Annette--pretty in pink!
The aforementioned exception in Beach Party is the presence of adult leads Bob Cummings and Dorothy Malone. Although integrated into the plot, I think they were added to draw an older audience that this genre ultimately didn't need. American-International apparently came to the same conclusion. Starting with Muscle Beach Party, the first stars listed above the title are Frankie Avalon and Annette Funicello. Their popularity grew to the point where just one of the two stars was enough to attract an audience. (In contrast, the only film with neither one, The Ghost in the Invisible Bikini, was the least successful entry in the series...and a bad movie, too.)

Beach Party opens with Frankie and Annette singing the catchy "Beach Party (Tonight)" as they cruise down a seaside road in Frankie's yellow jalopy, with surfboards protruding from the back. Their destination is a beachfront cabin where they will spend the summer together--although with different expectations as highlighted in this dialogue exchange:

Frankie (motioning to the cabin): There it is, Honey. It's all ours.
Dolores: Just you and me. All alone.
Frankie: Exactly.
Dolores: It's just like we were married.
Frankie: Exactly!

Thus, in the film's first scene, we learn the source of friction in the relationship between Frankie and Dolores: She wants to get married; he wants the sexual benefits of marriage without the commitment. This theme carries throughout most of the films in the series and results in each character going to extremes to make the other jealous.

Bob Cummings watching "tribal" teens.
In Beach Party, these "tribal customs" of the American teenager attract the attention of middle-aged anthropologist Robert Sutwell, who is writing a book titled The Behavior Pattern of the Young Adult and Its Relation to Primitive Tribes. His attractive assistant Marianne (Dorothy Malone) describes it more accurately as Teenage Sex. Sutwell’s plan is to observe the teenagers through his telescope and eavesdrop with his high-tech sound equipment.

Frankie gets cozy with Eva Six.
Meanwhile, Dolores confides to her friend Rhonda (Valora Noland) that she wants to be with Frankie, but take their relationship slowly. Frankie expresses his frustration to his friends, who advise him to dump Dolores. Frankie confesses that he can’t do that—because he loves her. They hatch a scheme to make Dolores jealous: When the gang goes to Big Daddy’s that night, Frankie will flirt with the voluptuous waitress Ava (Eva Six).

Everyone shows up at Big Daddy’s that evening, including Sutwell, who has decided he needs to get closer to his subjects. Unfortunately, Eric Von Zipper (Harvey Lembeck), an unpopular motorcycle gang leader, also makes an appearance. When Dolores decides to leave after watching Frankie flirt with several other girls (including Ava), Von Zipper approaches her. “Hey, baby, girls fall for Eric Von Zipper,” he tells her. “I like you and what Eric Von Zipper likes, he gets.”

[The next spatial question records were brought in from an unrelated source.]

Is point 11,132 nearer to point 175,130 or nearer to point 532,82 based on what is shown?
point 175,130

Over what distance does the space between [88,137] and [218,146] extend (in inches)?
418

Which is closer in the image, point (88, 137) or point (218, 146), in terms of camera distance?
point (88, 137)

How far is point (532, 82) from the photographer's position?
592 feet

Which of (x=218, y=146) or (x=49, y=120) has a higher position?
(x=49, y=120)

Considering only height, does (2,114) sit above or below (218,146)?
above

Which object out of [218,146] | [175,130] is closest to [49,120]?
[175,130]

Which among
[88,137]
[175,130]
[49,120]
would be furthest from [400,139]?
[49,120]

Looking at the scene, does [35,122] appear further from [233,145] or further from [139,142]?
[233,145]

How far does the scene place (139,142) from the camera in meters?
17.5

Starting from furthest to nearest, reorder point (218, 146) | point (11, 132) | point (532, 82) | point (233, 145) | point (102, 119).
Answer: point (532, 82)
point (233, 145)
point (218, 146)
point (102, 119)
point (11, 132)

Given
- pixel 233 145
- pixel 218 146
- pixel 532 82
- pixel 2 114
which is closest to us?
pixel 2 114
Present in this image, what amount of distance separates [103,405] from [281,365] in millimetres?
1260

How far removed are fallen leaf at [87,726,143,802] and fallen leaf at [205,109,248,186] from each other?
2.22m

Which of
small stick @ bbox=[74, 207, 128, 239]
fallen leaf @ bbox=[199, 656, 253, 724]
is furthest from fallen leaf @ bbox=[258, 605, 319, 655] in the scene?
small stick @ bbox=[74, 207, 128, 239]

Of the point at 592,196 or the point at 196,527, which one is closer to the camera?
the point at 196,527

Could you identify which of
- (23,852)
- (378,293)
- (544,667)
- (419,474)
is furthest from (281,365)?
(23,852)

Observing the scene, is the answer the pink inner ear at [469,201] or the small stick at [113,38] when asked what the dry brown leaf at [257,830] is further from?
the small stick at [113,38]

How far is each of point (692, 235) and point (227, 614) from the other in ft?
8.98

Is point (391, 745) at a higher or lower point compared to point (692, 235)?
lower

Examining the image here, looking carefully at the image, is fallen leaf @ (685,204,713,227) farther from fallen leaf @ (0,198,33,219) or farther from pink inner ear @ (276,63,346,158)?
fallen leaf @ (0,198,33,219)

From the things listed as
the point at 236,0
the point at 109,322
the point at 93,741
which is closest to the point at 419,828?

Lembeck as Eric Von Zipper.
Hearing Von Zipper’s unwanted advances, Sutwell comes to Dolores’s rescue. When Von Zipper confronts him, Sutwell pushes his index finger against Von Zipper’s temple and the gang leader's body freezes immediately. Sutwell explains this is the “Himalayan time suspension technique” and that Von Zipper will be fine in a few hours. Sutwell then escorts Dolores back to her beach house, where she hatches her own scheme for making Frankie jealous.

Morey Amsterdam spouting
beatnik poetry.
It's a slight plot, but that doesn't matter, of course. If you're a fan of the Beach Party films--as I am--it's because of the casts and the music. Beach Party introduces many performers who would become regulars in the series:  the delightful Lembeck supported by Andy Romano as his crony J.D. (for Juvenile Delinquent); Jody McCrea as the dim-witted Deadhead (later renamed Bonehead); the shimmying Candy Johnson; and John Ashley as the other good-looking male in the gang. Morey Amsterdam became the first veteran comedian to appear in the series--and would be followed by Don Rickles (four films), Buster Keaton (three), Paul Lynde, and Jesse White. Likewise, Vincent Price became the first classic film star to make a cameo, paving the way for Peter Lorre, Boris Karloff, Dorothy Lamour, Elsa Lanchester, and Basil Rathbone.

Dick Dale jamming on his guitar.
As for the music, Dick Dale and the Del Tones perform the beach classic "Swingin' and a-Surfin'" while Frankie and Annette (as a duo and separately) croon the rest of the tunes. It's one of the best scores in the series with songs written by Bob Marcucci, Gary Usher and Roger Christian (who sometimes collaborated with the Beach Boys), and Guy Hemric and Jerry Styner (who wrote songs for several Beach Party pictures).

While Beach Party isn't the series' best entry (that'd be Beach Blanket Bingo), it's a pleasant diversion and deserves kudos for establishing the prototype for all subsequent 1960s teen sand 'n'surf movies. That makes it historically significant! And if that's not enough to convince you to watch it, then you might have to deal with Eric Von Zipper and the Ratz....


Caftan Woman said...

I suppose now is as good a time as any to confess my crush on JD.

Kimberly J.M. Wilson said...

Oh, how you love your beach movies, Rick. As you know, I'm not a fan, but I still enjoy reading about your fascination. I have a friend (and fellow philosopher/historian)who plays instrumental beach music. Check out some of their music if you have time @ I think you'd like it!

Rick29 said...

Andy Romano made J.D. a great sidekick. Romano appeared in a lot of films and TV series, including several episodes of HILL STREET BLUES.

Rick29 said...

I like The Maladroits, Kim! Their song "Dark Eyes" reminds me a little bit of Dick Dale's "Miserlou" (which Quentin Tarantino borrowed for the PULP FICTION theme).

toto2 said...

What a cool review! I enjoy this series a lot, too, and especially the music. Beach Party tonight!

Silver Screenings said...

I can't NOT watch "Beach Party". It is sublime cheese.

Anonymous said...

Watch the Eva Six dancing scene, and tell me the boys aren't passing a reefer.